• _Extrait_
____________
Edward Harper Parker (1845-1926)
LE BOUDDHISME CHINOIS
Revue Le Museon, Volume XXII, 1903, pages 135-158.
- "Les histoires officielles de la Chine racontent avec franchise et sans ambages l'introduction du bouddhisme dans l'Empire du Milieu. Les Européens, laïcs ou missionnaires, que leur science sinologique a mis à même de révéler à l'Occident cet intéressant événement, ont-ils réussi à ajouter aux données officielles quelques renseignements positifs ? On peut en douter. Ils se sont essayés à coordonner les faits indiqués par les sources chinoises, heureux quand par aventure ils pouvaient, par la comparaison des sources étrangères, des documents indiens notamment, confirmer une assertion incomplète ou ambiguë. Mais loin de développer notre connaissance des faits, il leur est arrivé de bouleverser l'histoire des origines du bouddhisme en Chine, exprimant avec trop d'assurance leurs opinions personnelles, cédant au zèle religieux ou aux préjugés historiques, au lieu d'exposer simplement ce que nous apprennent les témoignages."
____________
• _Données_
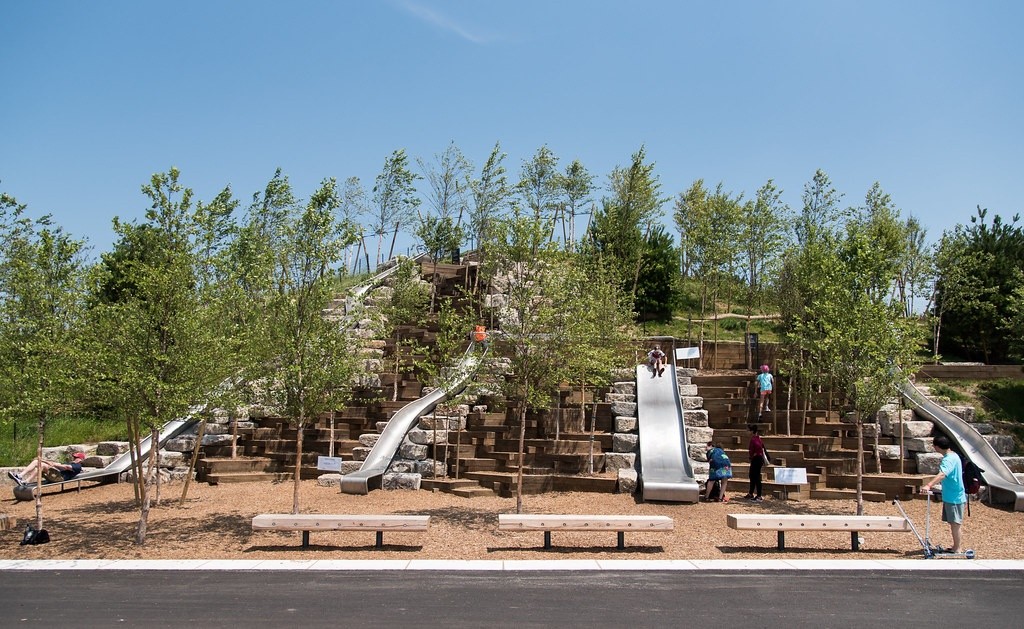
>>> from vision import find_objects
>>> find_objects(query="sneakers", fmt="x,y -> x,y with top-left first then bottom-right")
750,496 -> 763,502
743,494 -> 754,500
____________
• _Énoncé proposé_
Rédigez la suite de l'extrait sur le bouddhisme chinois en reprenant juste après sa dernière phrase.

• _Réponse rédigée_
- "Je crois avoir lu presque tout ce que les traducteurs européens ont écrit sur le sujet qui nous occupe, et mon impression est que seules les sources chinoises peuvent être étudiées avec utilité. Le savant père Houang, dont l'œuvre littéraire et religieuse se rattache à la maison des Pères jésuites de Changhai, est, ce semble, de tous les écrivains chrétiens celui qui a le mieux compris cette question de méthode : il se contente de narrer les faits dans les termes mêmes de l'original. — En me reportant à l'histoire chinoise classique (VIe siècle) de la dynastie tartare T'o-po (Chine septentrionale 386-450), je constate que l'histoire officielle, excellente d'ailleurs, du bouddhisme primitif donnée dans ce livre (114e chapitre), correspond étroitement à l'ouvrage en langue chinoise compilé il y a quelques dix ans par le père Houang. Celui-ci s'est servi également de l'histoire (VIIe siècle) de la dynastie Souei (581-618), notamment du 35e chapitre."
- "J'ai traduit et publié la narration, assez sèche, du père Houang, dans le Chinese Recorder de 1894, en y ajoutant des notes explicatives. Mon but actuel est d'en donner une version corrigée, de forme plus coulante et plus lisible, pour l'usage, et, peut-être, pour la récréation de ceux qui ne sont point des spécialistes."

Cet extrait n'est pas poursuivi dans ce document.